The global grounding of Boeing’s 737 Max jets will cost the company more than $1bn, the company said on Wednesday.
The jets were grounded after two fatal crashes that killed 346 people and have triggered investigations into the accidents across the world and left Boeing with one of the biggest crises in its history.
In its first quarterly earnings report since the Lion Air and Ethiopian Airlines disasters, Boeing announced it has abandoned its 2019 financial outlook and halted share buybacks in mid-March as it deals with the crisis.
The announcement was a sharp reversal from Boeing’s last earnings report in January, when executives unveiled plans to deliver more than 900 jetliners this year alongside higher sales and profits.
The world’s largest planemaker reported first-quarter revenue and cashflow below sharply lowered Wall Street estimates, largely due to stopping deliveries of the 737 Max jets, which were grounded in March after the two crashes.
The crashes caused regulators worldwide to ground the 737 Max and triggered investigations into the aircraft’s development by federal transportation authorities and the US Department of Justice.

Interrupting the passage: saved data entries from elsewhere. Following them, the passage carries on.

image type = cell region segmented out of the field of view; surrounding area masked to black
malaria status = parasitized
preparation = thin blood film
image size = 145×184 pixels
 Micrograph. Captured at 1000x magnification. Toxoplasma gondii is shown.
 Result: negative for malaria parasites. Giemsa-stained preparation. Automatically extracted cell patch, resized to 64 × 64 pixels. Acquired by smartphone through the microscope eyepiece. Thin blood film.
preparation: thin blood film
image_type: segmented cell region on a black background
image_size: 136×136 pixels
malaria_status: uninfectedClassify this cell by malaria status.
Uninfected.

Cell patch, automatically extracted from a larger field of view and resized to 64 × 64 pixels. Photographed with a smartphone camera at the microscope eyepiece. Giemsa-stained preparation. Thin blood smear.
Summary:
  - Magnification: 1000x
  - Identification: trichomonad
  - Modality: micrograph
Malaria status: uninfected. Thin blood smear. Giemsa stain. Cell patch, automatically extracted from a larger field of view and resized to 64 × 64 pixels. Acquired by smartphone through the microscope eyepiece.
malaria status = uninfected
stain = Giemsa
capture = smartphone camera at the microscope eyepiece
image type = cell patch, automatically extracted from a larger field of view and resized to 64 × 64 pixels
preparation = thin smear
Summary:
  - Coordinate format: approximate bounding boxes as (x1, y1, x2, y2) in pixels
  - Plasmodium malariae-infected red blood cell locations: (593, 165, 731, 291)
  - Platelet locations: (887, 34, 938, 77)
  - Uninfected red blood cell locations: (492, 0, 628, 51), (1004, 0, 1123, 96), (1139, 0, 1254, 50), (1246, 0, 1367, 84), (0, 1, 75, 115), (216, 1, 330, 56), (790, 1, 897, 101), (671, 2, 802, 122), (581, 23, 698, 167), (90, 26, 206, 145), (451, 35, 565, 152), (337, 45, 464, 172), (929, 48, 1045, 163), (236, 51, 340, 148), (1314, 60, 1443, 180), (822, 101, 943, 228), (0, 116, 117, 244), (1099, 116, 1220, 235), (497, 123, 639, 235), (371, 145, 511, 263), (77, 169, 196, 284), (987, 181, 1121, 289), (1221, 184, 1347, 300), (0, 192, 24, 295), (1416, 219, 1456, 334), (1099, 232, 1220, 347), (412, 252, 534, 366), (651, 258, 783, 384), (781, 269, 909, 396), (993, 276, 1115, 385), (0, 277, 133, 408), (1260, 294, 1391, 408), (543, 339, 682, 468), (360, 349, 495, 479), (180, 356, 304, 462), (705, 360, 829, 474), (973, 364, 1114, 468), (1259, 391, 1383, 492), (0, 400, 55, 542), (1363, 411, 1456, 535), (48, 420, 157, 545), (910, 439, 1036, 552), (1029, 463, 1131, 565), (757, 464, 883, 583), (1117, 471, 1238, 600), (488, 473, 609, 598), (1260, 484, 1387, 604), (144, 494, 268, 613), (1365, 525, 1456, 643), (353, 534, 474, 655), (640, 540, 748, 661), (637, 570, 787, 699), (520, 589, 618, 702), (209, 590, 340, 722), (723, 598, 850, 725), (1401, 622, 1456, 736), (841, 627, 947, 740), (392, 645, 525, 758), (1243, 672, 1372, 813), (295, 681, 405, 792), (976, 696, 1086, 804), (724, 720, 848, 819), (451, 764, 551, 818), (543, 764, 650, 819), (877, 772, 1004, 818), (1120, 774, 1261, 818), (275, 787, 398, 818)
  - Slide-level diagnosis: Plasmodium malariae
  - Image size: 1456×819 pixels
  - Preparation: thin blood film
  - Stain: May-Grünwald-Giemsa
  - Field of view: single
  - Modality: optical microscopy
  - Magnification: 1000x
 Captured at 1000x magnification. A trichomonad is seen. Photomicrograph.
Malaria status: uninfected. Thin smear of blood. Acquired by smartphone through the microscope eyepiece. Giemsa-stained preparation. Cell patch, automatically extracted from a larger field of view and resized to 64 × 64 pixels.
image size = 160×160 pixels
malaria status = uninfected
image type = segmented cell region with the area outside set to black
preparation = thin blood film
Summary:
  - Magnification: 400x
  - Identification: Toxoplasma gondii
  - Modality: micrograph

Although safety experts have raised some questions over crew performance in both crashes, the regulatory fallout has been dominated so far by questions over anti-stall software known as MCAS, which Boeing has acknowledged was a common link in the separate chains of events leading to both crashes.
Boeing cut production of the jets following the crashes to 42 aircraft per month, down from 52, and its operating cash flow in the first quarter was about $350m lower than a year earlier.
Boeing also said it booked unspecified charges related to developing a fix for MCAS and pilot training, and was making steady progress toward certification of the software after completing more than 135 test and production flights.
The company said it would be issuing a new forecast in the future when it has more clarity around the issues surrounding the 737 Max.